Anti-epileptic drug therapy is effective in approximately two-thirds of people with epilepsy, implying that one-in-three do not obtain good seizure control or have unacceptable side effects from medications. The concept of good seizure control is elusive. How long must a person go without a seizure before control is considered good? This is a matter of individual opinion. In some states, an individual cannot obtain a driver’s license if he or she has had a seizure within one year. Good control might therefore represent being seizure-free for one year. The standard is often set too low, with physicians who believe that a seizure or two every month or even every few months is not “too bad.” But such a seizure frequency can have a major impact on the quality of life of people with epilepsy. Conceptually, seizures are not in good control if their occurrence, at any numerical frequency, restricts the quality of life. Part of the challenge of epilepsy specialists is to encourage treating physicians and patients to strive for better control of seizures, and not to be complacent about the limitations imposed by occasional seizures.
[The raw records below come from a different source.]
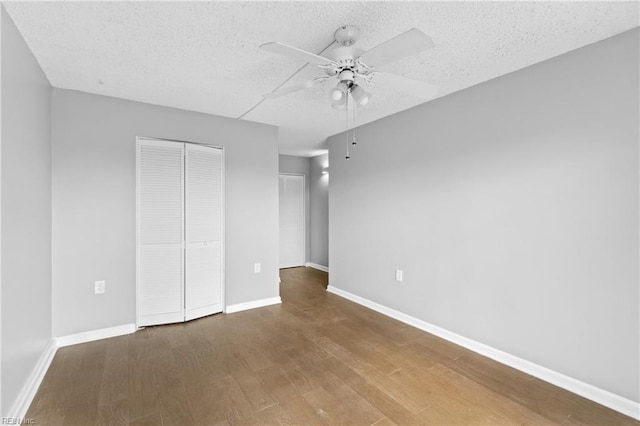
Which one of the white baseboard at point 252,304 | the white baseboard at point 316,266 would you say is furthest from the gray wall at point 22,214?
the white baseboard at point 316,266

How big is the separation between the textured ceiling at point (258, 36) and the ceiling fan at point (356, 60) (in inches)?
7.5

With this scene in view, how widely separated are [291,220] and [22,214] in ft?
15.1

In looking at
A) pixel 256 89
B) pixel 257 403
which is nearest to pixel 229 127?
pixel 256 89

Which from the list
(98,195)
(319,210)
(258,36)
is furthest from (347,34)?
(319,210)

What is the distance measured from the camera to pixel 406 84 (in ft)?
6.20

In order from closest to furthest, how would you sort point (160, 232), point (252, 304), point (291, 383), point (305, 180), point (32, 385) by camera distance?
point (32, 385) < point (291, 383) < point (160, 232) < point (252, 304) < point (305, 180)

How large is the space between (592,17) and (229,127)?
3443 mm

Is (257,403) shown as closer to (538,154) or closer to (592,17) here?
(538,154)

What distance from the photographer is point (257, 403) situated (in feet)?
6.46

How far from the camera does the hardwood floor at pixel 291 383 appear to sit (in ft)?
6.04

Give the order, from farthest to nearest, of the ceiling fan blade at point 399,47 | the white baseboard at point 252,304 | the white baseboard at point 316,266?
the white baseboard at point 316,266 < the white baseboard at point 252,304 < the ceiling fan blade at point 399,47

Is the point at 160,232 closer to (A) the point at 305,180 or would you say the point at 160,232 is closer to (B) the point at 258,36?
(B) the point at 258,36

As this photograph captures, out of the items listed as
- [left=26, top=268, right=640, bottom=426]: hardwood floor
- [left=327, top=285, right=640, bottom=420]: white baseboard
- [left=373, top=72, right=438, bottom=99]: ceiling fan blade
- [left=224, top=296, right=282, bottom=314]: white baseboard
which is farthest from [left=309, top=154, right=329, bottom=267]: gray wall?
[left=373, top=72, right=438, bottom=99]: ceiling fan blade

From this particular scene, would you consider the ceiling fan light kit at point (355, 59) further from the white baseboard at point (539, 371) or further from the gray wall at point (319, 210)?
the gray wall at point (319, 210)
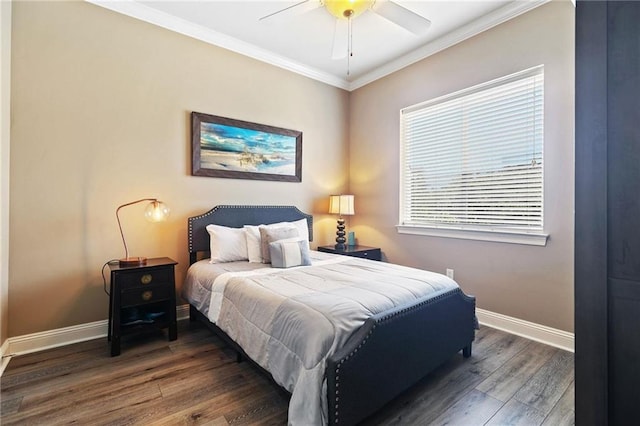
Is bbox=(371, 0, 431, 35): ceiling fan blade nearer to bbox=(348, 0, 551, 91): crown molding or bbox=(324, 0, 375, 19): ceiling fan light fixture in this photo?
bbox=(324, 0, 375, 19): ceiling fan light fixture

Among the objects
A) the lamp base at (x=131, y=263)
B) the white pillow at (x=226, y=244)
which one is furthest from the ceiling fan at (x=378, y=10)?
the lamp base at (x=131, y=263)

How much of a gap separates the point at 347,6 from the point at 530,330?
319cm

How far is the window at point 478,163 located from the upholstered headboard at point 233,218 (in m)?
1.45

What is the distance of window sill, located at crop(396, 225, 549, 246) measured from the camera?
2.66m

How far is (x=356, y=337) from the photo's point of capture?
4.98ft

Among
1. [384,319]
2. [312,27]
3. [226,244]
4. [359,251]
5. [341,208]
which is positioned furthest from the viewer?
[341,208]

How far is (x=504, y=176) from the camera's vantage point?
2916 millimetres

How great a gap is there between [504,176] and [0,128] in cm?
413

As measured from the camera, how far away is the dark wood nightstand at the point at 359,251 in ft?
12.3

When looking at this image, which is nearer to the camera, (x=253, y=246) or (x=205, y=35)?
(x=253, y=246)

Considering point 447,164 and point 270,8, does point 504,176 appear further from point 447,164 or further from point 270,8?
point 270,8

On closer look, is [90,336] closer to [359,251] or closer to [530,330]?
[359,251]

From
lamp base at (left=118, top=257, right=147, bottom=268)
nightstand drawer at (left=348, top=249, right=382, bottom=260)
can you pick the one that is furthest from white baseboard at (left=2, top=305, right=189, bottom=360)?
nightstand drawer at (left=348, top=249, right=382, bottom=260)

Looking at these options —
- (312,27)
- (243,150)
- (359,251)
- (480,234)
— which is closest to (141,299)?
(243,150)
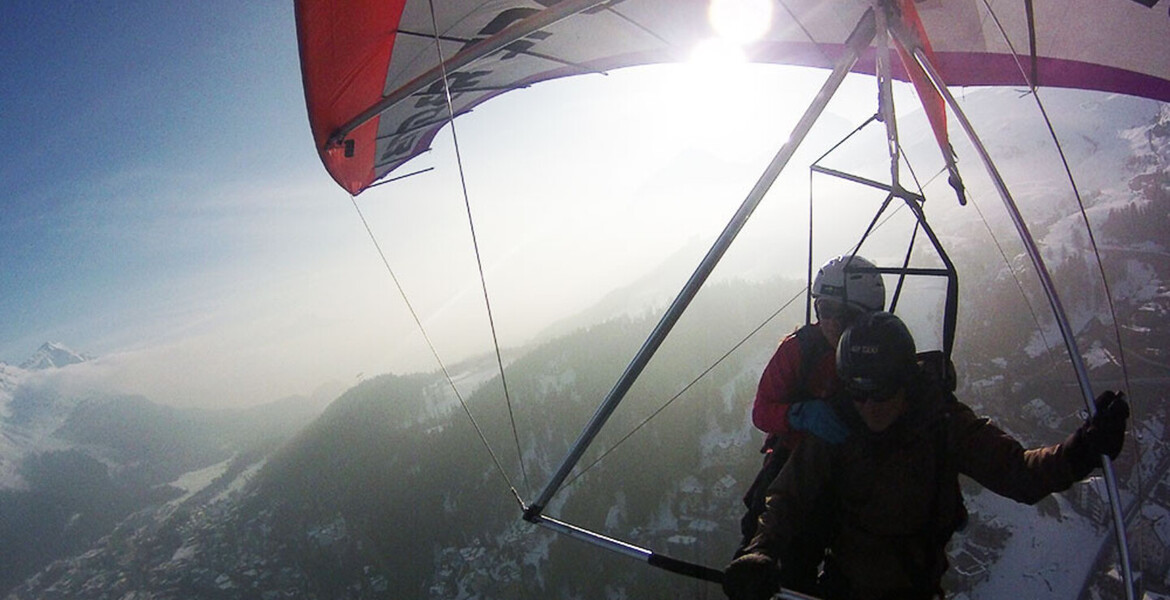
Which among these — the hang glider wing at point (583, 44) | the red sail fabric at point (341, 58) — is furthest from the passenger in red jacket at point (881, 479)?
the red sail fabric at point (341, 58)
Candidates for Epilepsy Surgery
Some people who cannot be controlled with medications are candidates for surgery to cure their epilepsy. Counts of potentially eligible candidates range in the 20,000 - 100,000 range in the United States. Since only a few thousand operations are done each year, it is apparent that surgery for epilepsy is under-utilized. This is an issue of education, availability of epilepsy treatment resources and expense. Epilepsy surgery is costly, with the evaluation process, surgery, and recovery phase typically costing more than $50,000 in the United States. However, economic analyses taking into account the direct and indirect medical costs of uncontrolled seizures indicate that the money can be recovered over several years. Most insurance agencies, including Medicare, State Medical Assistance programs and private carriers, pay for epilepsy surgery in qualified candidates.
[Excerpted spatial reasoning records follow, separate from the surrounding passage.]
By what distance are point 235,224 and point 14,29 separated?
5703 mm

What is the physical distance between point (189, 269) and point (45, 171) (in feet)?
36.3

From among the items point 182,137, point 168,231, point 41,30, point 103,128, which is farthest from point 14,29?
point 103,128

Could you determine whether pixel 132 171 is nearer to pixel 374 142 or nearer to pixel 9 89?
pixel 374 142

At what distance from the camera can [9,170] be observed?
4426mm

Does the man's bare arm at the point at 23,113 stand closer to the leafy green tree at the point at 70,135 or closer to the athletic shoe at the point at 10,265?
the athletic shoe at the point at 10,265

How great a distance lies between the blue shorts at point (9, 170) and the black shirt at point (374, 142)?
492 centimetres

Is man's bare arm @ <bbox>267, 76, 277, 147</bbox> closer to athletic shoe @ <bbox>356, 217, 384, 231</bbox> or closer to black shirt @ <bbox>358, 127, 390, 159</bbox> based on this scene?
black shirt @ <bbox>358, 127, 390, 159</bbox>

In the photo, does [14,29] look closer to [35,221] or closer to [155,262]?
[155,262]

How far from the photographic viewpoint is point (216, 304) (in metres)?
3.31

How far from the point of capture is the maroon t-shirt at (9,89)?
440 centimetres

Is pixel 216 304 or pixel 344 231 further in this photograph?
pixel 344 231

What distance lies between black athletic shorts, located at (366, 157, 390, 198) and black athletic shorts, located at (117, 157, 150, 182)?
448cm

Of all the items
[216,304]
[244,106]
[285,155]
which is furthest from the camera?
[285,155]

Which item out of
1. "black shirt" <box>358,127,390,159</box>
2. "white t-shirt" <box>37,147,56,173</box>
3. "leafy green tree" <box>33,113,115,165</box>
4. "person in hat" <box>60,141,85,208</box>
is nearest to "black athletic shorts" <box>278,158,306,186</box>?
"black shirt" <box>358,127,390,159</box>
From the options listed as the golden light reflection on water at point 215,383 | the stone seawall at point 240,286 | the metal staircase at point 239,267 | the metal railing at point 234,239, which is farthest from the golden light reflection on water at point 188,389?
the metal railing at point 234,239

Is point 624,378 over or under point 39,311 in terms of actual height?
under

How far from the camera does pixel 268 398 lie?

Good candidates for epilepsy surgery meet the following criteria:
One key to successful epilepsy surgery is accurate localization of the seizure focus, where seizures apparently start. Secondarily generalized tonic-clonic seizures will stop if the focal point of origin is removed. Temporal lobe is the most seizure-prone of the four lobes of the brain, although surgery can be performed in any lobe of the brain. Seizures that emanate from both temporal lobes are not amenable to surgery, because removal of both temporal lobes would create severe and permanent memory problems.
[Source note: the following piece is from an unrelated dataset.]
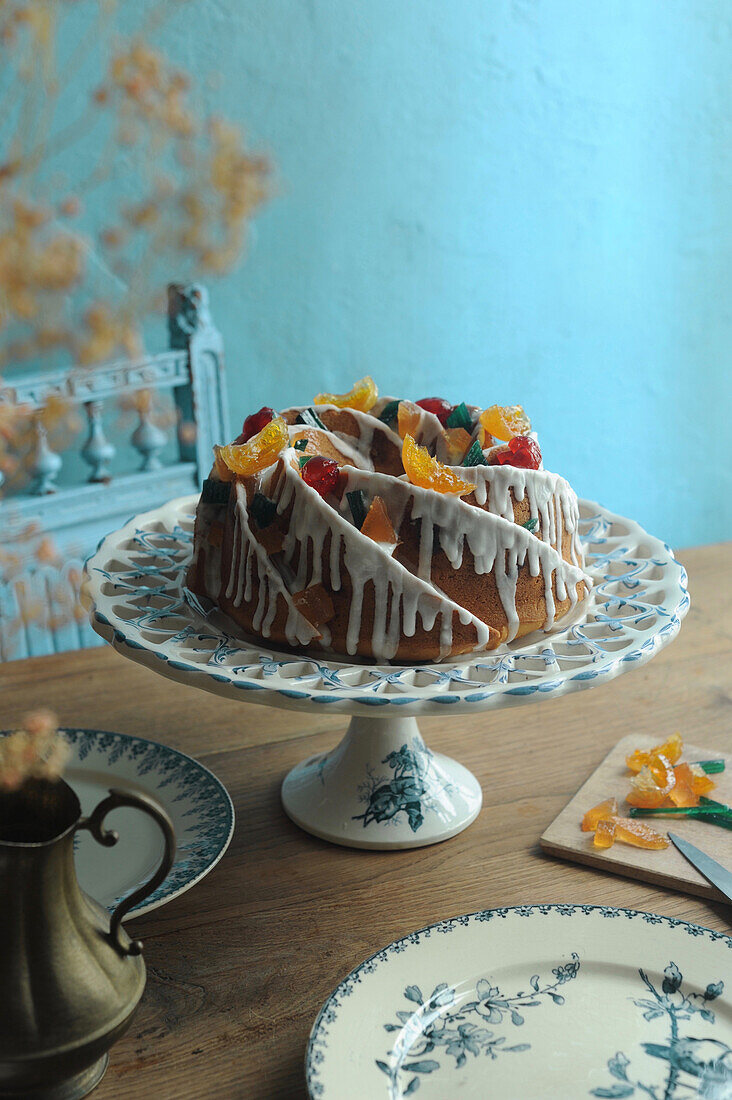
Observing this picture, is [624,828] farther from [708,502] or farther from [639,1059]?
[708,502]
EEG (electroencephalogram, brain waves) can help to localize the seizure focus, by demonstrating abnormal electrical activity. Most EEGs are obtained between seizures. With a single EEG, abnormalities are seen in about half of people with epilepsy, but the percentage of significant findings increases with repeated EEG recordings, approaching 80% after four EEGs. Between seizures, EEGs can show spikes or sharp waves. These are pointy waveforms reflecting hyper-excitability of the underlying brain. Surgical candidates usually undergo video-EEG monitoring in a hospital epilepsy monitoring unit in order to record brain activity and behavior during several seizures. The hope is to find that all seizures come from the same region (the seizure focus), and that it is located in a safe place for surgery. The most common location for a seizure focus is in the inner portions of the temporal lobe, deep to the left or right ear. Inpatient video-EEG monitoring can take from 1 to 14 days, depending on how soon seizures occur. Medications may be temporarily withheld to provoke seizures for recording. A personal account of video-EEG monitoring can be read here.
Magnetic resonance imaging (MRI) or computed tomography (CT) provide structural images of brain. MRI shows greater detail than does CT. These tests may show an underlying cause of the seizures, for example, abnormal blood vessels, an old stroke, scarring from a prior infection, a birth defect (called dysplasia), a tumor, or a form of scarring in the temporal lobe called mesial temporal sclerosis. However, MRIs fail to disclose a cause of epilepsy in more than half of cases. Every serious candidate for epilepsy surgery needs a high quality brain MRI.
Positron emission tomography (PET) scan is a neuroimaging procedure that looks at glucose (sugar) consumption in the brain. Glucose is the energy supply for the brain. The majority of people with a temporal lobe seizure focus demonstrate low glucose consumption in the region of a seizure focus. A PET scan is not required for every epilepsy surgery evaluation, but it can be helpful where the location of the seizure focus remains unclear after video-EEG monitoring and MRI.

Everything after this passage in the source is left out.